THE ABORIGINES OF THE VALLEY — THEIR HABITS AND THEIR CUSTOMS.
When the persevering and adventurous Anglo-Saxon first entered the wilds of the Juniata, his eye, as far as it could reach, beheld nothing but a dense forest; but his quick penetration observed its natural beauties, its advantages, and the fertility of its soil. Hence he did not long stand upon the crest of the Tuscarora Mountain, debating the advantages to be derived from making it his home, or the risk he was taking upon himself in doing so, but plunged boldly down into the valley and called it his own. He found it peopled with dusky warriors and their families, who received him with open arms; and the golden hues of hope for the future lightened his cares, and made his privations no longer a burden. On the banks of the beautiful river the majestic stag trod, a very monarch; and the pellucid stream, from the bubbling brooks that formed it, to its mouth, was filled with the noble salmon and sportive trout, with little to molest them; for the Indians did not possess the penchant for indiscriminate slaughter of game which characterized their successors. They held that the land was given to human beings by the good Manitou for a dwelling-place, and not for the purpose of being broken up and cultivated for game. The fish and game were also a free gift from the same spirit, for the support of his people. Hence hunting and fishing for more than what would supply immediate and absolute wants were held in supreme contempt by the red man.
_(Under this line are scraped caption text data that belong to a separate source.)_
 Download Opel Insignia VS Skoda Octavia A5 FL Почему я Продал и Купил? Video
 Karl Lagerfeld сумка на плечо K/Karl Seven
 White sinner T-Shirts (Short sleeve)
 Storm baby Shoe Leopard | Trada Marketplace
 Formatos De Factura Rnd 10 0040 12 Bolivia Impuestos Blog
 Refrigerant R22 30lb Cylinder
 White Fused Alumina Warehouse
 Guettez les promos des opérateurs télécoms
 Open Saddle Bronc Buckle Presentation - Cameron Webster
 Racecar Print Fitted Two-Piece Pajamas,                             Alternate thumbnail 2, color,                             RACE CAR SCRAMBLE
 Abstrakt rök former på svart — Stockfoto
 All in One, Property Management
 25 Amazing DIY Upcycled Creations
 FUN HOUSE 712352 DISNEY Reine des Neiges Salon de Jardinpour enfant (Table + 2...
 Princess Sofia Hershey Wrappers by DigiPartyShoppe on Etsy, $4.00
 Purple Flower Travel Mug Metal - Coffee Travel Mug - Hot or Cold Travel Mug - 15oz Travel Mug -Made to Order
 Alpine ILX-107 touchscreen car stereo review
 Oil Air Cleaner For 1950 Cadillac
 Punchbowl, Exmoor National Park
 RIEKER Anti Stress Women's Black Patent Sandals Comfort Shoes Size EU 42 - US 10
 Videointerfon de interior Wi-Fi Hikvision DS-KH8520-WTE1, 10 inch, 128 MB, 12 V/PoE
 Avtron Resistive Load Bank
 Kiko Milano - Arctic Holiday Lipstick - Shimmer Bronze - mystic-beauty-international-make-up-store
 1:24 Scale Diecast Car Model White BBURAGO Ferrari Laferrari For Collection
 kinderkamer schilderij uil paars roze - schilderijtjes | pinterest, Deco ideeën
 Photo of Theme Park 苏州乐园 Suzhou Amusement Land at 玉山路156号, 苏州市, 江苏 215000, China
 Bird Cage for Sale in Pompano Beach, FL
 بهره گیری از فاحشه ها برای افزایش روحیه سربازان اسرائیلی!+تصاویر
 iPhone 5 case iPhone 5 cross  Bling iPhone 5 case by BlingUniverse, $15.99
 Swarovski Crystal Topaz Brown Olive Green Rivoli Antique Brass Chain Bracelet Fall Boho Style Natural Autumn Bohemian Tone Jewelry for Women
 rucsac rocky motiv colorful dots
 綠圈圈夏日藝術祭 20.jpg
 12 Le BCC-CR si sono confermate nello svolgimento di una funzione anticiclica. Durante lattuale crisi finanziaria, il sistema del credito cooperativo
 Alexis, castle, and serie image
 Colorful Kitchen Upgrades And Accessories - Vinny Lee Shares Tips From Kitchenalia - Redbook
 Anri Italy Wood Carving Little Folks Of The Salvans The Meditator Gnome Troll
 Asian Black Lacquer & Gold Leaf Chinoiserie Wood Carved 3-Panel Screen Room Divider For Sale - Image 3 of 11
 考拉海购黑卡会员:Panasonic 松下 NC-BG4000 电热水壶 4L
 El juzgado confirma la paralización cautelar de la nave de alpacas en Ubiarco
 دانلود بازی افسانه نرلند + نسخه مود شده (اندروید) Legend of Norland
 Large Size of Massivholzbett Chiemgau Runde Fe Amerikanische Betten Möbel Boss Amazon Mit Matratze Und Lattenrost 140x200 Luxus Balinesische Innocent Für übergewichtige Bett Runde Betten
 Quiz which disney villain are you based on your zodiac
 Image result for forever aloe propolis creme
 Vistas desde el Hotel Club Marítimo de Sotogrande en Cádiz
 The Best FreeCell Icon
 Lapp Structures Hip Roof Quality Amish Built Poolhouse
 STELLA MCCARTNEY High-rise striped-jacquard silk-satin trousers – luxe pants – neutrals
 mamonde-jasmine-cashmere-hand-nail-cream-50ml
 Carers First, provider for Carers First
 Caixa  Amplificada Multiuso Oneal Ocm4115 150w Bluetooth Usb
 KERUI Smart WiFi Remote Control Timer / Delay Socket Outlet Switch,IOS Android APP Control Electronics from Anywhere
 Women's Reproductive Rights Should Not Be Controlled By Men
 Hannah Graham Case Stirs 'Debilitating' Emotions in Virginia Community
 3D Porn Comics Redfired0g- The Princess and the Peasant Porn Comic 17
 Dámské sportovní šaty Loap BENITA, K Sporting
The Indians found in the valley, when the whites first invaded it, belonged to three or four tribes—the Delawares, Monseys, Shawnees, and probably the Tuscaroras; all of whom, with the exception of the latter, belonged to one of the eight great Indian confederations scattered over the land, from the Rocky Mountains to what they called, in their figurative language, the rising of the sun. These Indians called themselves the Lenni Lenape, or "original people," of which the Delawares and Monseys were by far the most numerous of the tribes settled in the valley. The Shawnees, a restless, lawless, and ferocious band, were threatened with extermination by a powerful foe in Florida, when they came to Pennsylvania and craved the protection of the Lenapes, which was granted to them, and they were permitted to settle upon the lands of the Delawares. The Delaware Indians soon discovered that the Shawnees were quarrelsome and treacherous neighbors, and their company not desirable. Notice was given them to quit, and they settled upon the flats of the Susquehanna, near Wilkesbarre, and from thence they found their way to the Juniata; and there is little doubt but that they were first and foremost in the depredations committed during the French and Indian wars, as well as during the American Revolution. The Tuscaroras did not claim to belong to the Lenape tribes, yet a large portion of them lived in their territory. They came from the South, and joined the Aquanuschioni, or "united people," known in history as the Six Nations. As they did not speak the language of either the "united people" or the "original people," it would appear that they were people on their own account, enjoying a sort of roving commission to hunt the lands and fish the streams of any of "their cousins," as they styled all other tribes.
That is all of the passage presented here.